START Supplied material
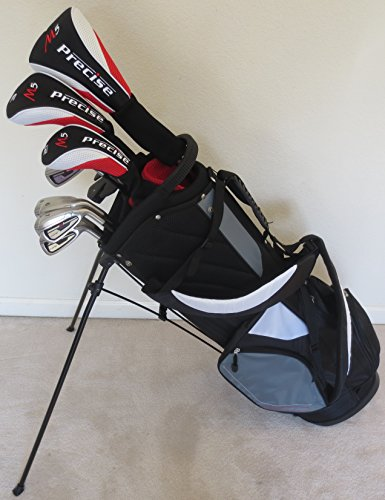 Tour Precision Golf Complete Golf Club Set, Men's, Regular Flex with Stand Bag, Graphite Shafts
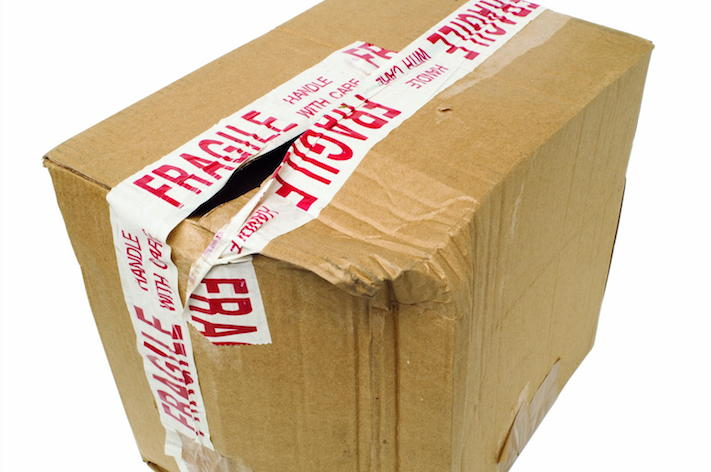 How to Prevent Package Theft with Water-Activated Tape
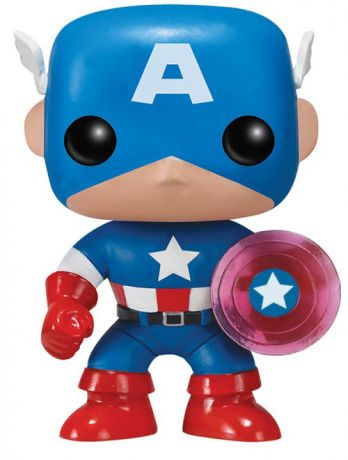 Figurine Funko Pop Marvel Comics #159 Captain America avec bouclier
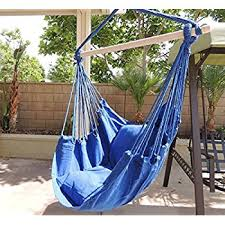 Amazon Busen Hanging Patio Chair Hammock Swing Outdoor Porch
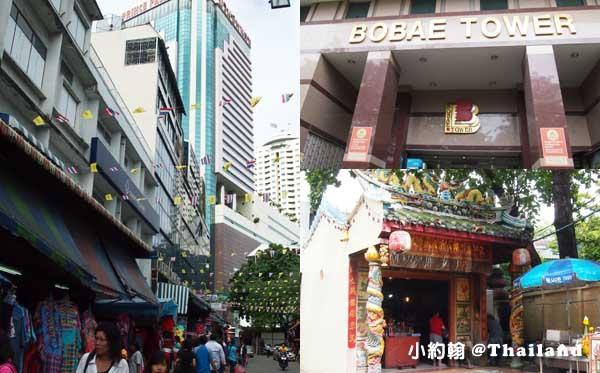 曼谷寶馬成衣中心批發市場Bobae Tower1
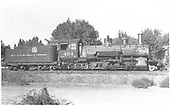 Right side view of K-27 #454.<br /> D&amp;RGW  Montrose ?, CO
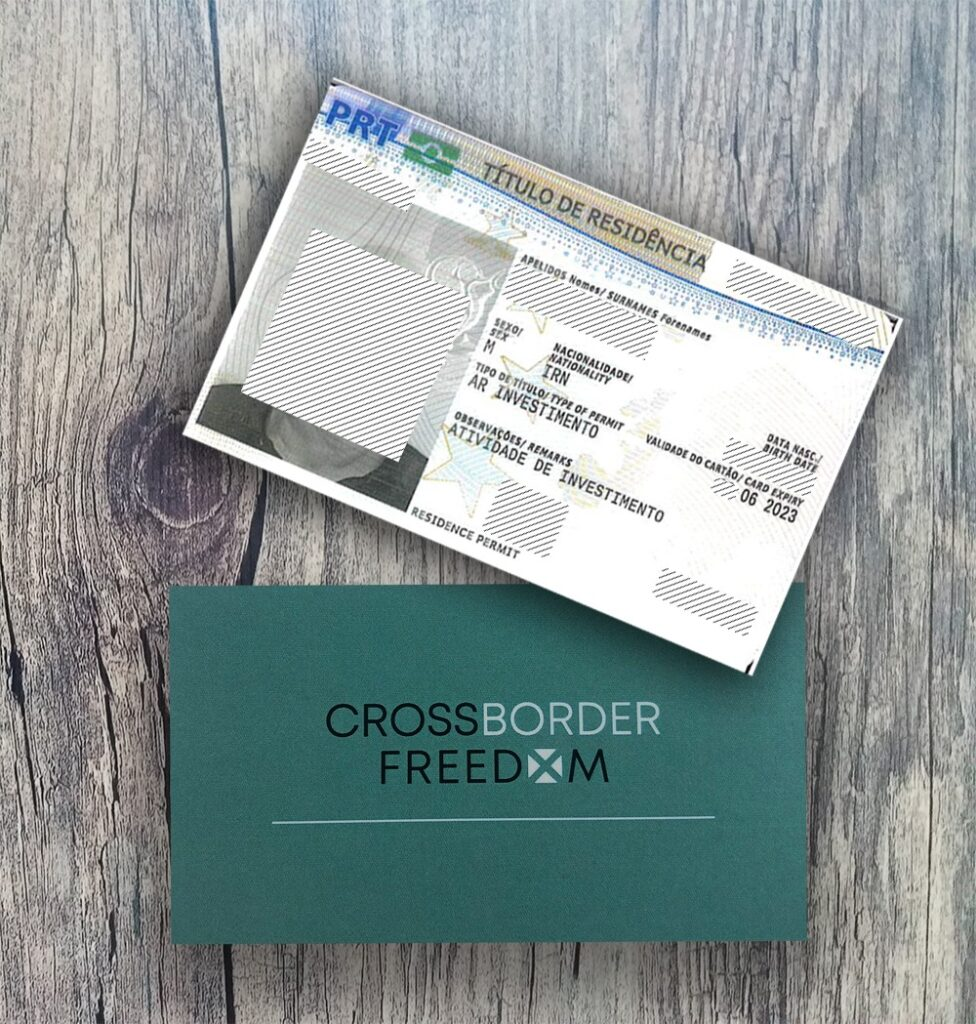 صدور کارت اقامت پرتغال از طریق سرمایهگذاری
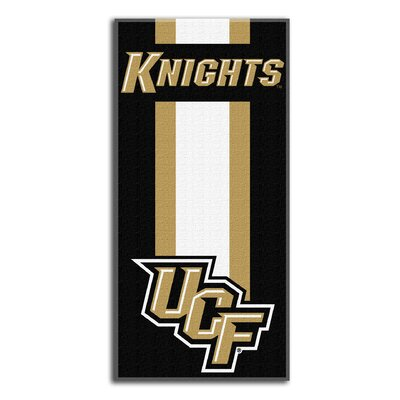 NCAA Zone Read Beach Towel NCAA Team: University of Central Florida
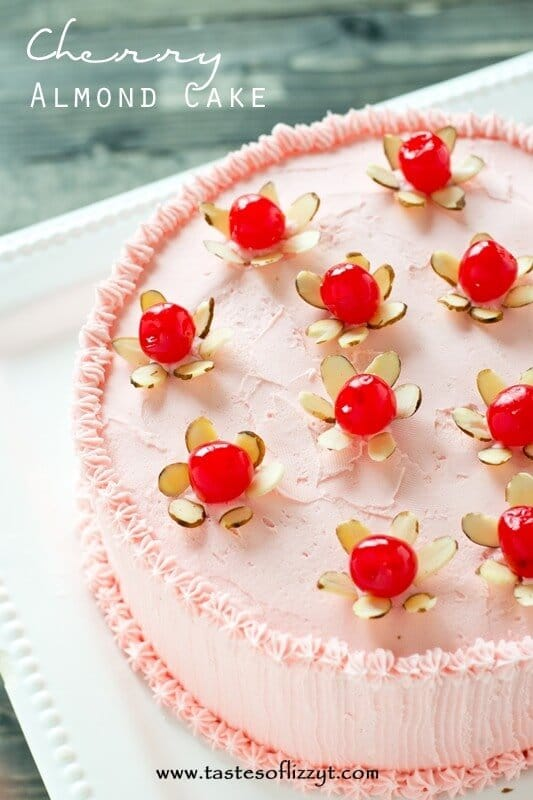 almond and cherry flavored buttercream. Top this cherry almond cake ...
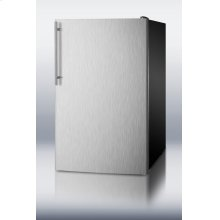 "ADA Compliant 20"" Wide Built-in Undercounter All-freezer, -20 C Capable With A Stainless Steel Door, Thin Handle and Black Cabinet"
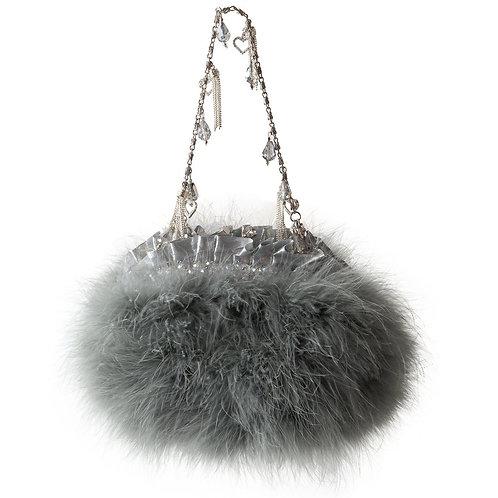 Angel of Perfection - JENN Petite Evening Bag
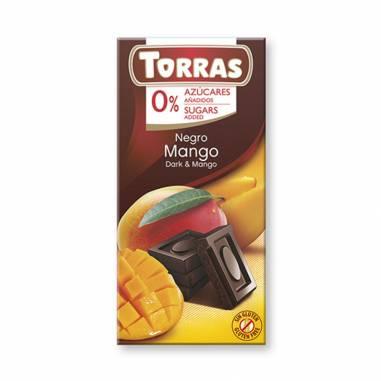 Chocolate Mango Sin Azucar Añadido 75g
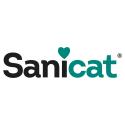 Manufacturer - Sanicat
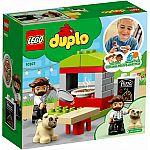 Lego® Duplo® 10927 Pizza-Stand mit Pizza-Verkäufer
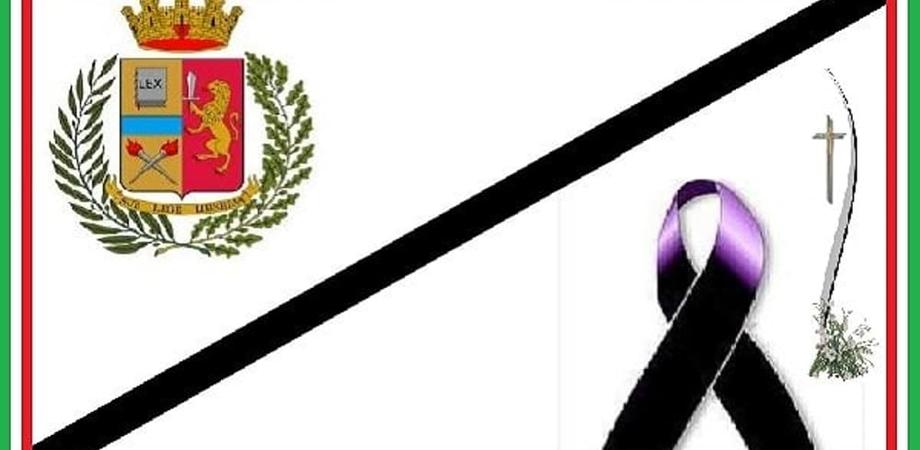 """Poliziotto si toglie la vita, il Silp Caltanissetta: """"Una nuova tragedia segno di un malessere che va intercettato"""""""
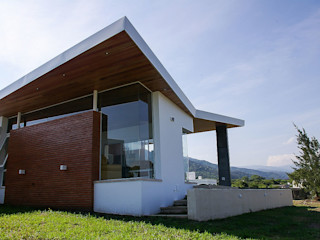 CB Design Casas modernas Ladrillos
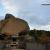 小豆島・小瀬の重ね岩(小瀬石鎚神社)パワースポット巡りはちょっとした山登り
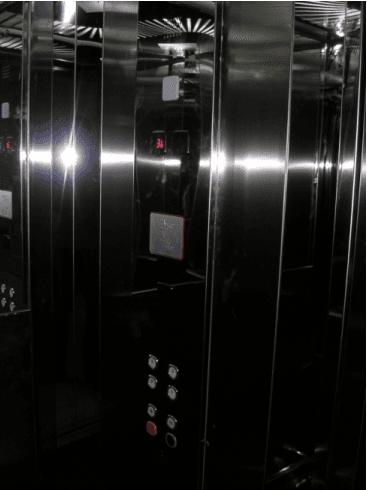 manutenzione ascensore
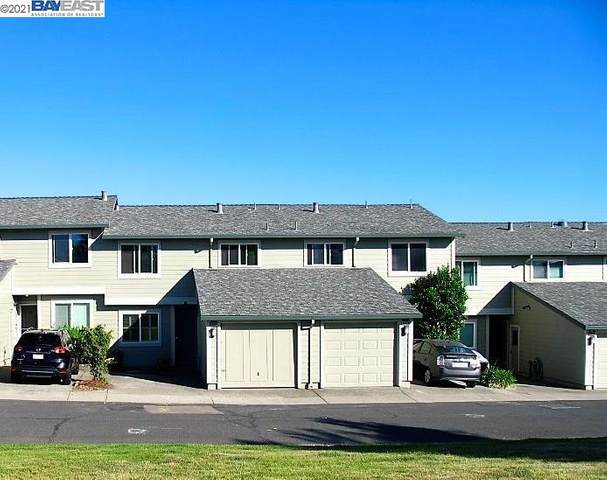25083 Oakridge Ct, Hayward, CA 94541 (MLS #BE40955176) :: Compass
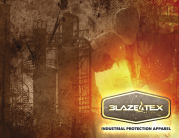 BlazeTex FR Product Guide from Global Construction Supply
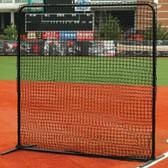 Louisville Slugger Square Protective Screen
END Supplied material
_What to work on_
Although the records contain pictures, only their text should be repeated, exactly as it appears.

_Task output_
 Tour Precision Golf Complete Golf Club Set, Men's, Regular Flex with Stand Bag, Graphite Shafts
 How to Prevent Package Theft with Water-Activated Tape
 Figurine Funko Pop Marvel Comics #159 Captain America avec bouclier
 Amazon Busen Hanging Patio Chair Hammock Swing Outdoor Porch
 曼谷寶馬成衣中心批發市場Bobae Tower1
 Right side view of K-27 #454.<br /> D&amp;RGW  Montrose ?, CO
 صدور کارت اقامت پرتغال از طریق سرمایهگذاری
 NCAA Zone Read Beach Towel NCAA Team: University of Central Florida
 almond and cherry flavored buttercream. Top this cherry almond cake ...
 "ADA Compliant 20"" Wide Built-in Undercounter All-freezer, -20 C Capable With A Stainless Steel Door, Thin Handle and Black Cabinet"
 Angel of Perfection - JENN Petite Evening Bag
 Chocolate Mango Sin Azucar Añadido 75g
 Manufacturer - Sanicat
 Lego® Duplo® 10927 Pizza-Stand mit Pizza-Verkäufer
 """Poliziotto si toglie la vita, il Silp Caltanissetta: """"Una nuova tragedia segno di un malessere che va intercettato"""""""
 CB Design Casas modernas Ladrillos
 小豆島・小瀬の重ね岩(小瀬石鎚神社)パワースポット巡りはちょっとした山登り
 manutenzione ascensore
25083 Oakridge Ct, Hayward, CA 94541 (MLS #BE40955176) :: Compass
 BlazeTex FR Product Guide from Global Construction Supply
 Louisville Slugger Square Protective Screen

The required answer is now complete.